The Mandel Q parameter, Q(T), a time-dependent measure, reflects the variation in photon count for a light source, in relation to the integration time. Using Q(T), we characterize the emission of single photons from a quantum emitter embedded within hexagonal boron nitride (hBN). Photon antibunching was indicated by the measured negative Q parameter under pulsed excitation, measured at a 100-nanosecond integration time. Integration time increments lead to a positive Q value and super-Poissonian photon statistics; a three-level emitter Monte Carlo simulation shows the concurrence of this finding with the influence of a metastable shelving state. With a focus on the technological implementation of hBN single-photon sources, we posit that the Q(T) characteristic provides useful information about the constancy of single-photon emission intensity. The commonly used g(2)() function is supplemented by this approach to thoroughly characterize the hBN emitter.
An empirical determination of the dark count rate within a large-format MKID array, mirroring those currently deployed at observatories such as Subaru on Maunakea, is presented. In future experiments, including those designed for dark matter direct detection that require low-count rates and quiet conditions, this work supplies compelling evidence of their utility. The bandpass from 0946-1534 eV (1310-808 nm) exhibits a mean photon count rate of (18470003)x10^-3 photons per pixel per second. The average dark count rate in an MKID, calculated by dividing the bandpass into five equal-energy bins based on the detectors' resolving power, is (626004)x10⁻⁴ photons/pixel/second for the 0946-1063 eV range and (273002)x10⁻⁴ photons/pixel/second for the 1416-1534 eV range. Remediation agent By employing low-noise readout electronics for a single MKID pixel, we show that, when the detector is not exposed to light, the observed events are primarily a mixture of actual photons, possible fluorescence induced by cosmic rays, and phonon events within the array substrate. A single MKID pixel, outfitted with low-noise readout electronics, exhibited a dark count rate of (9309)×10⁻⁴ photons per pixel per second, measured across the 0946-1534 eV bandpass. We also investigated the detector's response when not illuminated, finding that these responses, within the MKID, are distinguishable from photon emissions from known light sources like lasers and are likely attributed to cosmic ray excitations.

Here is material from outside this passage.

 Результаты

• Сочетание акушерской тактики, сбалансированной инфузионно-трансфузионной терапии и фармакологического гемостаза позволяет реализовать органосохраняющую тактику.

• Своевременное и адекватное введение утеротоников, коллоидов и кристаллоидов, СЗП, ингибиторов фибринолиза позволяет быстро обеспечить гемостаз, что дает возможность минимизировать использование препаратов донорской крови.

The freeform imaging system, a key component in developing an optical system for automotive heads-up displays (HUDs), is representative of typical augmented reality (AR) technology applications. Automated algorithms are urgently needed for the design of automotive HUDs to effectively manage the challenges of multi-configuration, including the variable height of drivers, the movement of eyeballs, correcting distortions from windshields, and considering diverse vehicle structures; however, current research is far from addressing these issues.